Suns coach Earl Watson sees a lot of himself in Ronnie Price, and is willing to give him a coaching job when Price is ready to retire.

NBA: Phoenix Suns at Memphis Grizzlies Nelson Chenault-USA TODAY Sports

Ronnie Price might not be playing for the Phoenix Suns in 2016-17, but that doesn’t mean his future is Phoenix is over.

“If Ronnie Price moves on, which it looks like he has or will,” Suns coach Earl Watson told Bright Side. “Ronnie knows when he’s ready to coach he has a spot here.”

Watson and Price have had somewhat similar career tracks. Both point guards, Watson played for six teams in 13 years, while Price is moving onto his 7th team in 12 years. Watson had two seasons where he started more than 50 games, while Price reached his apex last season the last two seasons with 38 starts combined.

Though Watson’s role was a bit larger than Price’s throughout, they both figured out how to contribute positively to teams and stay in the league for more than a decade in a backup point guard role for multiple teams.

Their paths crossed in Utah during the 2010-11 season, where they both came off the bench for first Jerry Sloan and then Tyrone Corbin (Watson’s assistant now with the Suns). Sloan retired mid-year and Corbin took over in the same year Deron Williams was traded to New Jersey for Devin Harris and Derrick Favors, primarily. Raja Bell was also a member of that team.

“For me personally I love and appreciate him as a brother,” Watson said. “I know his entire family, I remember when the kids were babies, I know his wife, so for me it’s a lifelong relationship.”

We have heard this and that about former Suns backup PG Ronnie Price signing with the Oklahoma City Thunder on a two-year deal, but nothing has materialized officially as of yet.

The Suns are just letting it play out.

“We support each other, we love each other,” Suns coach Watson said. “It’s a business decision for Ronnie. Of course he really appreciated everything here and he wished it could have worked out here, but for Ronnie moving forward it’s a great opportunity for his family financially.”

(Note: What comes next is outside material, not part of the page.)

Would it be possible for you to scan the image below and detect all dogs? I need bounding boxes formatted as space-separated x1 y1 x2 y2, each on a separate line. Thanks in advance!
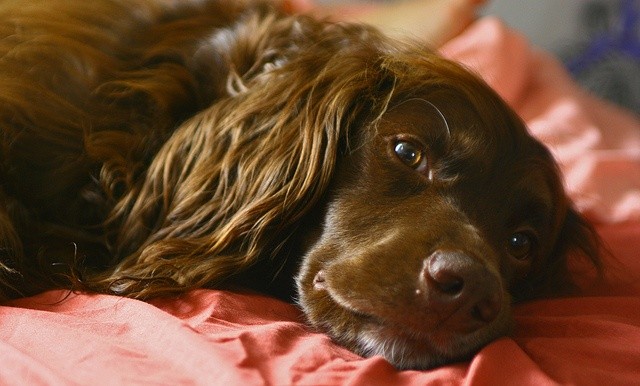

The key is getting that second guaranteed year. With money flowing rich this summer, Price early on got an opportunity for a two-year contract - something a 33-year old backup point guard with a long history of one-year minimum contracts was unlikely to see again.

“Ronnie Price as my former teammate and a guy I’ve known for almost ten years now,” Watson said, “Is at the point of his career where job security ‘plus one’ is important.”

The Suns, meanwhile, lucked into picking Tyler Ulis in the second round and appear to have confidence that Brandon Knight and Devin Booker will be able to support each other in complementary roles next year alongside Eric Bledsoe.

With Knight, Booker, Ulis and Bledsoe all locked up for three-plus years, there’s no need to give a two-year guaranteed contract to Price. The Suns wanted Price back at one year.

“Management has to do their job and they execute it,” he said. “They feel what’s best financially and for the vision of the team, and we all trust and believe in that.”

Make no mistake, Watson will miss Price. He spoke often last year that Ronnie was best suited as a third point guard off the bench but showed ultimate professionalism and moxie by instead having his best year as pro at the old age of 33 - just three years younger than Watson, and one year short of Watson’s own retirement age.

Watson even hinted last year that he’d love to see Price become a coach some day.

Now Watson will gladly make a spot available on his staff for Price, whenever he’s ready.